I asked the Secretary of State: what steps his Department is taking to ensure that drivers are protected from poor air quality by adequate vehicle filtration systems.
The response was: The Government is determined to improve air quality and the Department’s officials are engaging with international expert groups, who are developing measurement procedures for vehicle interior air quality. There are currently no legislative requirements for vehicle cabin air filtration systems however some manufacturers install higher efficiency air filtration systems.
This is an underwhelming and disappointing response given the extent that poor air quality adversely impacts the health of drivers and pedestrians across our towns and cities. I will continue to hold the Government’s feet to the fire on this crucial matter which continues to hamper our health and our environment.
Here in Huddersfield
Ahead of the Financial Statement, I have been speaking with local employers and further education providers across Huddersfield to learn what their needs are from the Government and from the Chancellor of the Exchequer. As a result, I have written to Gavin Williamson, the Secretary of State for Education to make clear that clear financial assistance is needed for employers to incentivise them to offer apprentices. 50% of providers no longer find themselves able to offer schemes to our region’s young people. This must be addressed and corrected if we are going to offer our young people hope for their careers.
Also in the constituency this week, it was my pleasure to mark ‘The Time Is Now’ climate action event with a meaningful meeting with many constituents who shared with me their passionate views on climate change and the challenges we face as a planet for the future. Involvement across all sectors of society and engagement across generations will be how our town, our communities and our country will lead in the fight against climate change.

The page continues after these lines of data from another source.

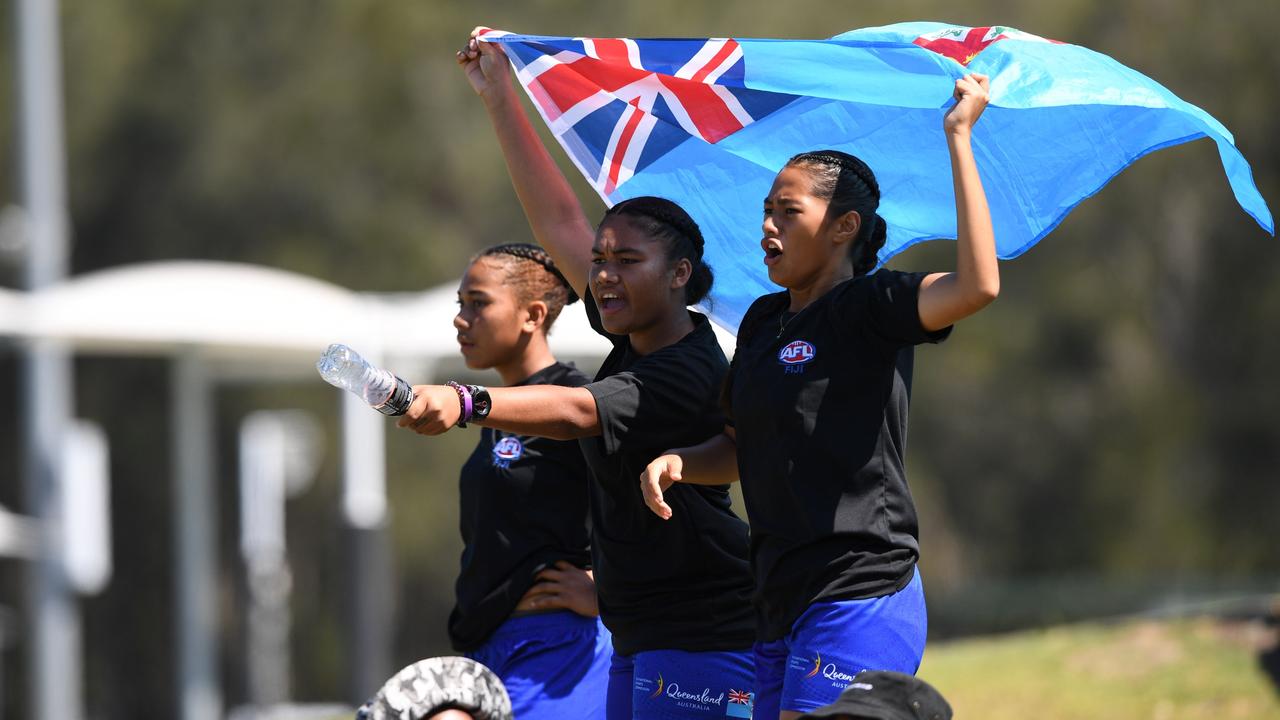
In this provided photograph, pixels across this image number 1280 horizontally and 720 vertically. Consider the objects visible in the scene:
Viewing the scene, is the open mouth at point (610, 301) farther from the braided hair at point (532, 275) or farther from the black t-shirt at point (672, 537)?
the braided hair at point (532, 275)

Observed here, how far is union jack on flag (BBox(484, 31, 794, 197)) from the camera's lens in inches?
184

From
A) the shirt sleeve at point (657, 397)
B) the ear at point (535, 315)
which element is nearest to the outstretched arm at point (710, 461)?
the shirt sleeve at point (657, 397)

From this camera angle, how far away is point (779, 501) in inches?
152

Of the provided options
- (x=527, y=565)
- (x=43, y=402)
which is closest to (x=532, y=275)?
(x=527, y=565)

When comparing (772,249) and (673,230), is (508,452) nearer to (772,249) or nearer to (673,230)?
(673,230)

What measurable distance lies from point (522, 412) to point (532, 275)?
1255 millimetres

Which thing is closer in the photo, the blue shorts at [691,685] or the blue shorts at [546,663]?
the blue shorts at [691,685]

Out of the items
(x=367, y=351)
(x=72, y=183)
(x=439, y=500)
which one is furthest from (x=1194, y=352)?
(x=72, y=183)

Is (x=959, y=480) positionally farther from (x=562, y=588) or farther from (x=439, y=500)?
(x=562, y=588)

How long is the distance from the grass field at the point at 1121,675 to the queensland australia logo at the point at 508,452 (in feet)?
12.4

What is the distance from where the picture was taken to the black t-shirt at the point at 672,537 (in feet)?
13.8

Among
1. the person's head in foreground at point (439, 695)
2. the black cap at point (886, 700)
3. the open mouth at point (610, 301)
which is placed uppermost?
the open mouth at point (610, 301)

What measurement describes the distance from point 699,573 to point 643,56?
4.93ft

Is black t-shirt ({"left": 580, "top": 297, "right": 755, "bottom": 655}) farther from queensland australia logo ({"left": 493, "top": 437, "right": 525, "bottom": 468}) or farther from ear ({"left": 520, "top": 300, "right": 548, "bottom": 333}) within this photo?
ear ({"left": 520, "top": 300, "right": 548, "bottom": 333})
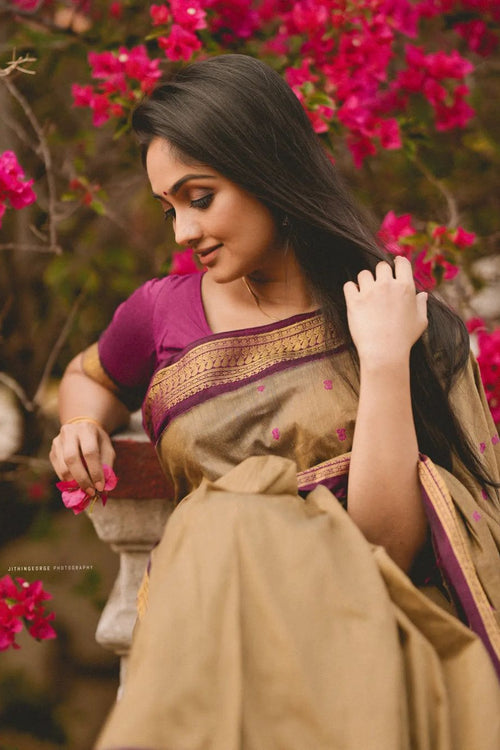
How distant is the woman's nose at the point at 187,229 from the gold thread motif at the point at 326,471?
1.64ft

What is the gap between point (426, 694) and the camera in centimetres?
127

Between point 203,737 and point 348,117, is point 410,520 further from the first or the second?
point 348,117

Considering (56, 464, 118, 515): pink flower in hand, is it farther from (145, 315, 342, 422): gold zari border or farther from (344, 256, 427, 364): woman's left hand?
(344, 256, 427, 364): woman's left hand

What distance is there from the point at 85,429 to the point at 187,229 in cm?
A: 49

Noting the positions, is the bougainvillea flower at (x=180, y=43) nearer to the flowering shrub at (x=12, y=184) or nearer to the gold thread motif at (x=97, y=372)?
the flowering shrub at (x=12, y=184)

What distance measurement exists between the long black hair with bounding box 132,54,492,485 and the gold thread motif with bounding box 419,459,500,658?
151 mm

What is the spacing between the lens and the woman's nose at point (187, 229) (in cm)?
164

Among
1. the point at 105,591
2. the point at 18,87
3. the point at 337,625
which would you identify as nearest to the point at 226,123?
the point at 337,625

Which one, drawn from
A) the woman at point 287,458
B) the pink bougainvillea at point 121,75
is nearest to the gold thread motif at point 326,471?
the woman at point 287,458

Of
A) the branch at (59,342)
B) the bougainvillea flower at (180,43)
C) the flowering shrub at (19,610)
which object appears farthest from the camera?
the branch at (59,342)

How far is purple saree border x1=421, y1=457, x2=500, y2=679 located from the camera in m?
1.44

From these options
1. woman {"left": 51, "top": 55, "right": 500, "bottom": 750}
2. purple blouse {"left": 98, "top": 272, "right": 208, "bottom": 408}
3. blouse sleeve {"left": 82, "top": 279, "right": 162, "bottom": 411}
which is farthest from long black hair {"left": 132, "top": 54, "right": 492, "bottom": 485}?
blouse sleeve {"left": 82, "top": 279, "right": 162, "bottom": 411}

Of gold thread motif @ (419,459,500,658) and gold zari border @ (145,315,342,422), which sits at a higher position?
gold zari border @ (145,315,342,422)

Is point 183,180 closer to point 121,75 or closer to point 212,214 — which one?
point 212,214
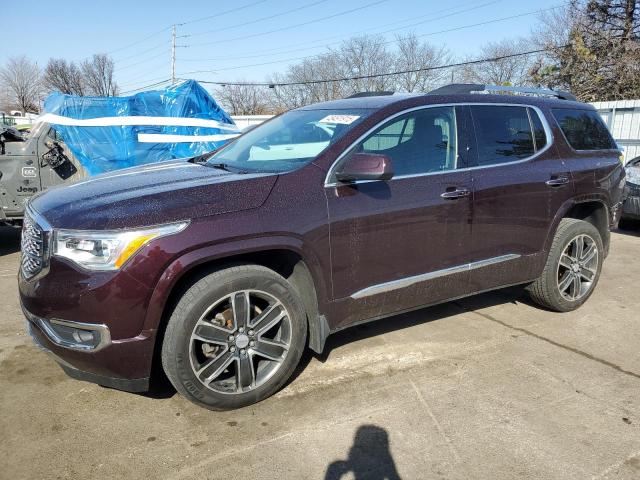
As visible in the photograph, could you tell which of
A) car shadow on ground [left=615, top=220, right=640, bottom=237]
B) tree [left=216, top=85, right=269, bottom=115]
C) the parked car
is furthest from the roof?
tree [left=216, top=85, right=269, bottom=115]

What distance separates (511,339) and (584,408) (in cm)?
105

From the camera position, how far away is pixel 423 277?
3561 millimetres

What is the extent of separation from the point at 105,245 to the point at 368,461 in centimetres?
174

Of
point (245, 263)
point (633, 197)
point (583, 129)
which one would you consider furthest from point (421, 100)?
point (633, 197)

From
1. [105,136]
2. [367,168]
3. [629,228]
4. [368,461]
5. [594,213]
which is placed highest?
[105,136]

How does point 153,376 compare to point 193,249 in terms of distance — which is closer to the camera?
point 193,249

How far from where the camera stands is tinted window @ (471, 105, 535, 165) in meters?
3.85

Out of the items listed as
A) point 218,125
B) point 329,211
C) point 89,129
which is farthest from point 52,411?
point 218,125

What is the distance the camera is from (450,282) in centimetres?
372

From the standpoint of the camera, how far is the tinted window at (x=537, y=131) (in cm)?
422

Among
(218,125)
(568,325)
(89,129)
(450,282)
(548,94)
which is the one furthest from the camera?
(218,125)

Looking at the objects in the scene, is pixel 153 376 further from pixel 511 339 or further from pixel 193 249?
pixel 511 339

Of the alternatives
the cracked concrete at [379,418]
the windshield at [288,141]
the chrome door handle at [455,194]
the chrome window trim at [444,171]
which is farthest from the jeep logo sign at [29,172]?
the chrome door handle at [455,194]

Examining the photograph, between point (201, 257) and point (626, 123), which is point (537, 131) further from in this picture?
point (626, 123)
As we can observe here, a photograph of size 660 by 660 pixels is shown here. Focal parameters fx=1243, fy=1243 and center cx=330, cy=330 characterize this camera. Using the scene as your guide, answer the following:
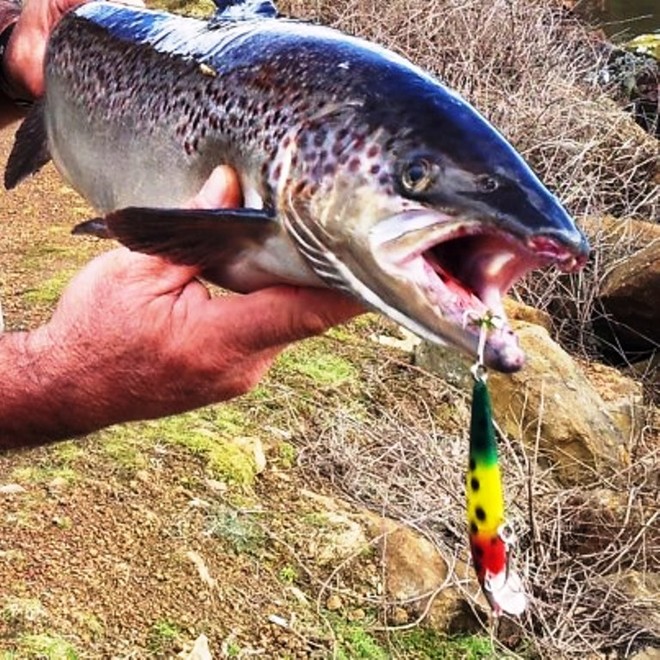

In recent weeks, I have been responding to high numbers of constituents who have conveyed their concerns regarding the Coronavirus pandemic and other issues to me and asked that I make representations on their behalf to the Government. These have spanned issues such as the reopening of businesses, financial relief to the hardest hit sectors, the questions of schools and education as well as many other non-Covid related topics such as British food standards after our departure from the EU, the war in Yemen and many others. I will continue to raise with the Government the views and concerns of my constituents.